Pick up the documentation page on the KSWIN concept drift detector below and continue it from its last sentence.

=== SOURCE DOCUMENT ===
◇ ◇ ◇
Skip to content

KSWIN

Kolmogorov-Smirnov Windowing method for concept drift detection.

Parameters

  • alpha (float) – defaults to 0.005

    Probability for the test statistic of the Kolmogorov-Smirnov-Test. The alpha parameter is very sensitive, therefore should be set below 0.01.

  • window_size (int) – defaults to 100

    Size of the sliding window.

  • stat_size (int) – defaults to 30

    Size of the statistic window.

  • seed (int) – defaults to None

    Random seed for reproducibility.

  • window (Iterable) – defaults to None

    Already collected data to avoid cold start.

Attributes

  • change_detected

    Concept drift alarm. True if concept drift is detected.

  • warning_detected

    Warning zone alarm. Indicates if the drift detector is in the warning zone. Applicability depends on each drift detector implementation. True if the change detector is in the warning zone.

Examples

>>> import random
>>> from river import drift

>>> rng = random.Random(12345)
>>> kswin = drift.KSWIN(alpha=0.0001, seed=42)

>>> # Simulate a data stream composed by two data distributions
>>> data_stream = rng.choices([0, 1], k=1000) + rng.choices(range(4, 8), k=1000)

>>> # Update drift detector and verify if change is detected
>>> for i, val in enumerate(data_stream):
...     in_drift, _ = kswin.update(val)
...     if in_drift:
...         print(f"Change detected at index {i}, input value: {val}")
...         kswin.reset()  # Good practice
Change detected at index 1016, input value: 6

Methods

clone

Return a fresh estimator with the same parameters.

The clone has the same parameters but has not been updated with any data. This works by looking at the parameters from the class signature. Each parameter is either - recursively cloned if it's a River classes. - deep-copied via copy.deepcopy if not. If the calling object is stochastic (i.e. it accepts a seed parameter) and has not been seeded, then the clone will not be idempotent. Indeed, this method's purpose if simply to return a new instance with the same input parameters.

reset

Reset the change detector.
◇ ◇ ◇
=== LISTED RECORDS ===

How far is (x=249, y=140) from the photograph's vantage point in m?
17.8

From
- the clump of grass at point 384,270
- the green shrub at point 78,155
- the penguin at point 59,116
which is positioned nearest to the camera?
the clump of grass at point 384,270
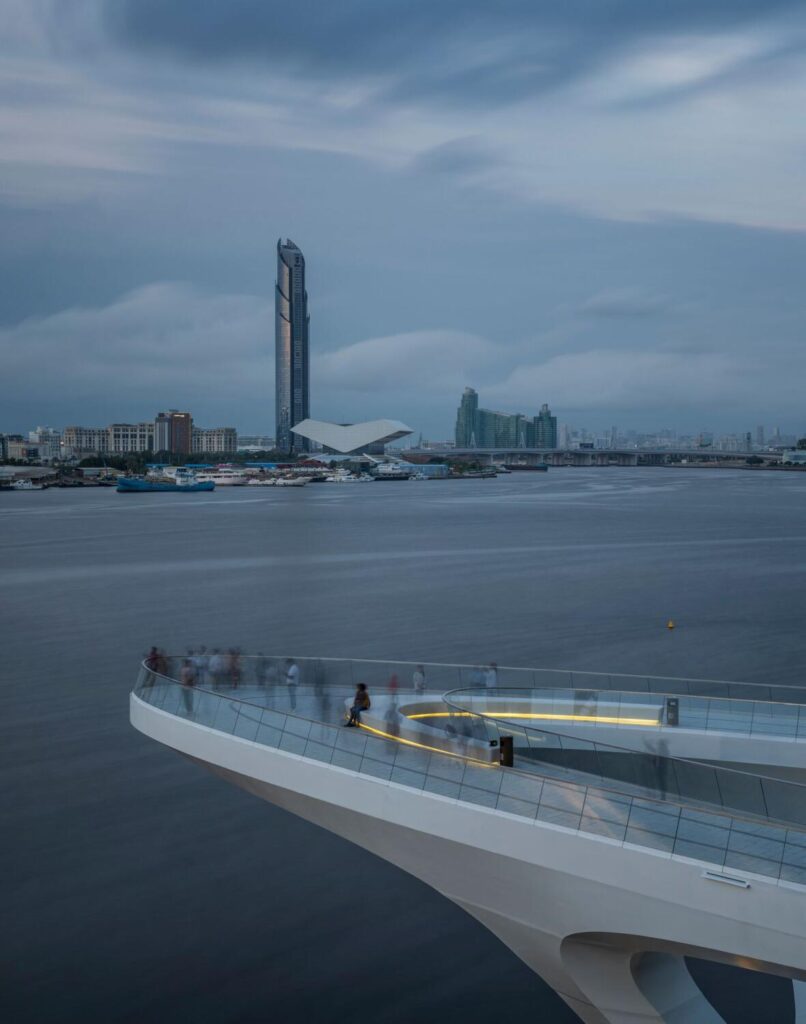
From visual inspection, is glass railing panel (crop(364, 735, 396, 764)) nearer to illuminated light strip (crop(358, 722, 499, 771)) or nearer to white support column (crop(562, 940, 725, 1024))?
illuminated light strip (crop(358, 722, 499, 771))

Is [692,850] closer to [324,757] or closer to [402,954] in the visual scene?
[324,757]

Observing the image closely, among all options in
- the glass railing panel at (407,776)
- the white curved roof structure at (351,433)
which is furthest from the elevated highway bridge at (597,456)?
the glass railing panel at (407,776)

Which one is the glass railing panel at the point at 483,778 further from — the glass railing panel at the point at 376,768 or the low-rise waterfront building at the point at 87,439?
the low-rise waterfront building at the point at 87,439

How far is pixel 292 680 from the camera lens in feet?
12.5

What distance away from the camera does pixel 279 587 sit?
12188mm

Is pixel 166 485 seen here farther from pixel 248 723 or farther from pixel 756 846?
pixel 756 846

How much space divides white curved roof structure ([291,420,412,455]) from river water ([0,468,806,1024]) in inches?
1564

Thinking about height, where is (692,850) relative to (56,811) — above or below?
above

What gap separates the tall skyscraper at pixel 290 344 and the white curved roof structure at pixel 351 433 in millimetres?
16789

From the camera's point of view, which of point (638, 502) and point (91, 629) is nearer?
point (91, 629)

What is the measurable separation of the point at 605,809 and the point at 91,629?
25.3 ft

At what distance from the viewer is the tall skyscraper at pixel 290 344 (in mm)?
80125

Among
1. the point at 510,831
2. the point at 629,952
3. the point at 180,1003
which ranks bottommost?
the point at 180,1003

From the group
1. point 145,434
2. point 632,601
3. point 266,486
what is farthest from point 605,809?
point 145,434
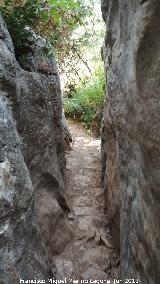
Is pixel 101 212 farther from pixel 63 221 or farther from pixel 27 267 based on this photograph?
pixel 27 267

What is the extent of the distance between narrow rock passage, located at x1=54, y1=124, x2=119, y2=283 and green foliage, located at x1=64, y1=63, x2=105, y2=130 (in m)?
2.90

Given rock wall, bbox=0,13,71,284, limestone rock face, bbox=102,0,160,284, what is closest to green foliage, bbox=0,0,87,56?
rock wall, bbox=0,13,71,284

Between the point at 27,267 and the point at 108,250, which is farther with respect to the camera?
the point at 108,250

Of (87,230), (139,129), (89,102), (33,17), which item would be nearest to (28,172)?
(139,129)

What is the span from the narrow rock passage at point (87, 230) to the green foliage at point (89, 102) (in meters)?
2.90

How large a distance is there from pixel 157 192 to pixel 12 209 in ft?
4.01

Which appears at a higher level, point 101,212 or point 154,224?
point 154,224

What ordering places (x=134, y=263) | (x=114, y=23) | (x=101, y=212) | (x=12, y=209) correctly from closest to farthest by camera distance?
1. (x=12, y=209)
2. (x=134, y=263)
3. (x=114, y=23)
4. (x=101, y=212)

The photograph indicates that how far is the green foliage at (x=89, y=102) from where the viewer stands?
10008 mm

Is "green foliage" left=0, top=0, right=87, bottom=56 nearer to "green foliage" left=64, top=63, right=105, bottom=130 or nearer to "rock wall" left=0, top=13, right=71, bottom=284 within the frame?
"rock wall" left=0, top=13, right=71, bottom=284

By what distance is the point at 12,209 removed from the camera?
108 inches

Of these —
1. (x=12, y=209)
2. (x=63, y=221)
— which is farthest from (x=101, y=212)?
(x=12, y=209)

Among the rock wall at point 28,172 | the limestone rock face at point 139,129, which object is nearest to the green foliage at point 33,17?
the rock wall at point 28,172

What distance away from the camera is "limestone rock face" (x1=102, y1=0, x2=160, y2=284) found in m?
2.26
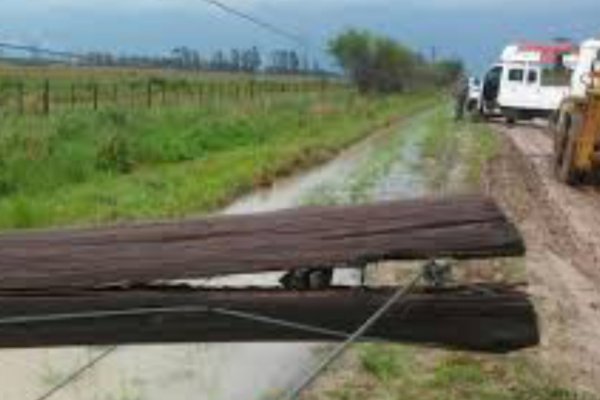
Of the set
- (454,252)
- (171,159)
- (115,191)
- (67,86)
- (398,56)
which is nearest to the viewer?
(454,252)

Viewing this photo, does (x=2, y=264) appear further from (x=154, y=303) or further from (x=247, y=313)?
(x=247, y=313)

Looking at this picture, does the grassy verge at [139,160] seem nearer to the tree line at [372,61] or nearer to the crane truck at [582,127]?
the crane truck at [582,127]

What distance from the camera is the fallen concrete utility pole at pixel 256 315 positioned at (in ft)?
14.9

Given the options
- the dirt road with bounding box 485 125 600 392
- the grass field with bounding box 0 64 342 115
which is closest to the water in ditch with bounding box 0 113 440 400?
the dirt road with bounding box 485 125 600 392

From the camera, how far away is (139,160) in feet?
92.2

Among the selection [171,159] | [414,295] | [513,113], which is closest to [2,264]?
◇ ◇ ◇
=== RESPONSE ===
update

Update the change detector with a single data point.

Adds an element on top of the sliding window and removes the oldest one from the window. Afterwards, the KS-test is performed.

Parameters

  • value (numbers.Number)

Returns

typing.Tuple[bool, bool]: A tuple (drift, warning) where its elements indicate if a drift or a warning is detected.

Notes

KSWIN (Kolmogorov-Smirnov Windowing) is a concept change detection method based on the Kolmogorov-Smirnov (KS) statistical test. KS-test is a statistical test with no assumption of underlying data distribution. KSWIN can monitor data or performance distributions. Note that the detector accepts one dimensional input as array.

KSWIN maintains a sliding window \(\Psi\) of fixed size \(n\) (window_size). The last \(r\) (stat_size) samples of \(\Psi\) are assumed to represent the last concept considered as \(R\). From the first \(n-r\) samples of \(\Psi\), \(r\) samples are uniformly drawn, representing an approximated last concept \(W\).

The KS-test is performed on the windows \(R\) and \(W\) of the same size. KS -test compares the distance of the empirical cumulative data distribution \(dist(R,W)\).

A concept drift is detected by KSWIN if:

\[ dist(R,W) > \sqrt{-\frac{ln\alpha}{r}} \]

The difference in empirical data distributions between the windows \(R\) and \(W\) is too large since \(R\) and \(W\) come from the same distribution.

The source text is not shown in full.